Original Air Date: April 6, 1989

An out-of-place White-crowned Sparrow showed up in Laura’s yard. (3:51)

Audio missing

Transcript

(Recording of a White-crowned Sparrow)

Two Sundays ago, on March 19, a first-year White-crowned Sparrow turned up at my feeding station. It was a handsome bird, easy to spot among the abundant House Sparrows, and it easily established itself as top bird in the pecking order. Whenever cars frightened the birds away, the white-crown was the first to return—unlike most newcomers to my feeder, this bird quickly assessed the situation and knew just what the real dangers were. It spent some time at each of my three sunflower seed feeders throughout the day, and the rest of the time sitting in my spruces or sprucing up in the box elder.

Never before has a White-crowned Sparrow been recorded in Minnesota before March 29, and that record was in the southern part of the state. They normally don’t return to the northland until the middle of April. My bird was definitely not blown in on a south wind—the day it appeared we were in the midst of an Arctic cold front with winds out of the northwest. This bird probably spent the whole winter somewhere around here. And was definitely out of place. Survival of the fittest white-crowns depends on their ability to migrate, and that means my bird was very likely unfit.

The way it readily figured out my feeders, it was clearly spending time at feeders wherever it had been. I sort of expected it to stick around for a few days, since that’s what most out-of-place birds do when they find a steady food source. But when morning came, the bird had vanished.
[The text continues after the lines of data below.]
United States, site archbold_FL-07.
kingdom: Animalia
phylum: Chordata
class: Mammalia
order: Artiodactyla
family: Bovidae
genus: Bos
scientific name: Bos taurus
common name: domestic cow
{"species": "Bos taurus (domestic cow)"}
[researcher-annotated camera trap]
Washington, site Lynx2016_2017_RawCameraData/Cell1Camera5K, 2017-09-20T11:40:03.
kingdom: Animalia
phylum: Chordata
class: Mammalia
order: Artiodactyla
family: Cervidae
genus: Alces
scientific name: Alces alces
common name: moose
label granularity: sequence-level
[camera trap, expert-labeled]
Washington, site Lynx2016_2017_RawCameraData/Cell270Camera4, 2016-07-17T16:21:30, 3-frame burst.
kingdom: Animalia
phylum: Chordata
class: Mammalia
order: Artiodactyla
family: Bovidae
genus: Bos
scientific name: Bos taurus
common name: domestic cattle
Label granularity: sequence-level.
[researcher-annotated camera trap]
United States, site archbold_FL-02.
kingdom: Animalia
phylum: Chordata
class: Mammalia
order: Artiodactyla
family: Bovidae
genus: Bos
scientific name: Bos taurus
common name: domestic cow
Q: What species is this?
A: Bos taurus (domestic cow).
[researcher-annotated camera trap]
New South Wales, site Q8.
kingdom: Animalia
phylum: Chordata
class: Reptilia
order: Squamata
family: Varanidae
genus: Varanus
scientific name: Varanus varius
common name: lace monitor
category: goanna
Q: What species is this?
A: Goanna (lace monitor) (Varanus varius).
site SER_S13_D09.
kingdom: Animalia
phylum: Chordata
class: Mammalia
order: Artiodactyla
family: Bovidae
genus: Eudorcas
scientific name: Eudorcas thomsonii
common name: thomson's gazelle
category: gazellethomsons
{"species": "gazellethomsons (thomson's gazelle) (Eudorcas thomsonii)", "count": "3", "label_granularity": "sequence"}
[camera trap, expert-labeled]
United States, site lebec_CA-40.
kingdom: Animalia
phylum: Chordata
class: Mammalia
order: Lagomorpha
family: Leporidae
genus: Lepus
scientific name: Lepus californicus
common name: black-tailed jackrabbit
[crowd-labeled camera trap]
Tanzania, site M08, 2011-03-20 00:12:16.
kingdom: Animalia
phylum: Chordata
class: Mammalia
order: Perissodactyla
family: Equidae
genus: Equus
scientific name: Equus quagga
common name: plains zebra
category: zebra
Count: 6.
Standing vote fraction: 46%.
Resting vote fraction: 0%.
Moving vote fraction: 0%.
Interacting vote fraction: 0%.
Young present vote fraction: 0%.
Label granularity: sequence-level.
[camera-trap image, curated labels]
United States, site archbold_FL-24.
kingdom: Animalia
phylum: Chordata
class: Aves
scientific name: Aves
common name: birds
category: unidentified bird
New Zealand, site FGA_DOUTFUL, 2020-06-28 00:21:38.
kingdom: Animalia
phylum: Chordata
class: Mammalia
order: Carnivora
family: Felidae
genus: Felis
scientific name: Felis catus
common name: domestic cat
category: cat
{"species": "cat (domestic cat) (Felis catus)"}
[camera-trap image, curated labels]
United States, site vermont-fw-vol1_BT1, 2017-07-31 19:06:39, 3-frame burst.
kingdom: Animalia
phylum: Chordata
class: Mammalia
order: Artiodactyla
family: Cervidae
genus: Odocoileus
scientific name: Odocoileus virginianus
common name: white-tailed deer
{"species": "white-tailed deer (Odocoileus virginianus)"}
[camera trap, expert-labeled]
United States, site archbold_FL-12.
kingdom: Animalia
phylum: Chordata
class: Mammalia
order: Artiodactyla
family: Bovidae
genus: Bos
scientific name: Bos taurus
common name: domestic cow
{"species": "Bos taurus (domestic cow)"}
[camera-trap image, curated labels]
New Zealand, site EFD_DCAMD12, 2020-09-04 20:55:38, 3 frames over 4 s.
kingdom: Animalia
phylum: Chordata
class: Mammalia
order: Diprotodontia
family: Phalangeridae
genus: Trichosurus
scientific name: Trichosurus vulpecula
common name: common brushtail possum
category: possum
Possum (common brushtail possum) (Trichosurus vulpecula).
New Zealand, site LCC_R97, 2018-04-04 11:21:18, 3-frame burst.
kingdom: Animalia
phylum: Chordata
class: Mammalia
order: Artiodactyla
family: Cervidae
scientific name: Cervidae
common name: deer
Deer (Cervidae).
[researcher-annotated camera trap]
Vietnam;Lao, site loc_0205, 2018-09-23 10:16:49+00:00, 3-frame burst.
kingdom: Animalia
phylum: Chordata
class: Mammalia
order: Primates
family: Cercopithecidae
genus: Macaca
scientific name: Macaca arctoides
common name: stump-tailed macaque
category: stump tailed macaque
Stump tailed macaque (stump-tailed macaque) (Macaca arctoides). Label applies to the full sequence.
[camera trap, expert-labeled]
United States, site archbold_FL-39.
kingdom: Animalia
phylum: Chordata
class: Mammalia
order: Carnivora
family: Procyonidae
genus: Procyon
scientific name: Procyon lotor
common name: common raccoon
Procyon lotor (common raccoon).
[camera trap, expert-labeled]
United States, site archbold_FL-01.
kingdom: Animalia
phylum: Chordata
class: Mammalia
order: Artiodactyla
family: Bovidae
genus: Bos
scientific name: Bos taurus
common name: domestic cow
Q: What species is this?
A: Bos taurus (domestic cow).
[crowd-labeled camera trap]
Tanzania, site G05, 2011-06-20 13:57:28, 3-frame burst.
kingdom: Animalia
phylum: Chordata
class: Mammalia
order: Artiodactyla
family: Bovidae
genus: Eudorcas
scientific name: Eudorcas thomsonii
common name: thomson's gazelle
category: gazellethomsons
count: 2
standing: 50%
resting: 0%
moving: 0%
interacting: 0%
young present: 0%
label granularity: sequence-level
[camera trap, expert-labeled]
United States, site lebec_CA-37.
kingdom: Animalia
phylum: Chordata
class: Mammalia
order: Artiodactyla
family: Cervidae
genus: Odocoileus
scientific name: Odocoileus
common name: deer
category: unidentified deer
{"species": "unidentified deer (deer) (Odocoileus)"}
Where did this one lost White-crowned Sparrow come from? Where was it heading? It’s always interesting, and yet troubling at the same time, to find a rare bird. It’s impossible to learn its history, much less its future prospects, and somehow it’s easy to start feeling responsible for it. There’s a magic to it, too, though. Now when the migration of white-crowns begins in April, I’ll look at each one in my yard wondering if it’s somehow my bird.

That’s what happens whenever I raise a baby bird, too. This year I’ll even be looking forward to the return of the grackles, because last summer I took care of an imprinted young one until it was ready to be released. Did it survive the migration? Did it figure out how to live with other grackles after being imprinted on a person? Did it survive the extensive shooting of blackbirds on its wintering grounds? If the bird turns up in my yard, I may well recognize it and know that it did survive. Then again, because I didn’t have a bander mark the bird, I may not recognize it if it does return, and it may well go somewhere else for the summer. So every time I see a grackle I’ll wonder.

I’ve raised and released robins, siskins, sparrows, other blackbirds, crows, and my favorite birds of all, blue jays. Seeing these otherwise common birds has a significance to me that it doesn’t have to those who never personally knew one. When I count thousands of migrants passing over Hawk Ridge I wonder about them, too–might one of my friends be among them? As a biologist it is essential that I recognize the importance of populations over individuals, but as a human being, I know that individual lives have meaning, too. Growing attached to individual birds inspired most of the prominent ornithologists throughout history to begin their study of biology, which in turn inspired their work to save whole populations. The human mind and brain are large enough to reconcile the importance of both individuals and populations, and the best scientists realize that it is only by saving one that we can begin to save the other.

(Recording of a White-crowned Sparrow)

This is Laura Erickson, and this program has been “For the Birds.”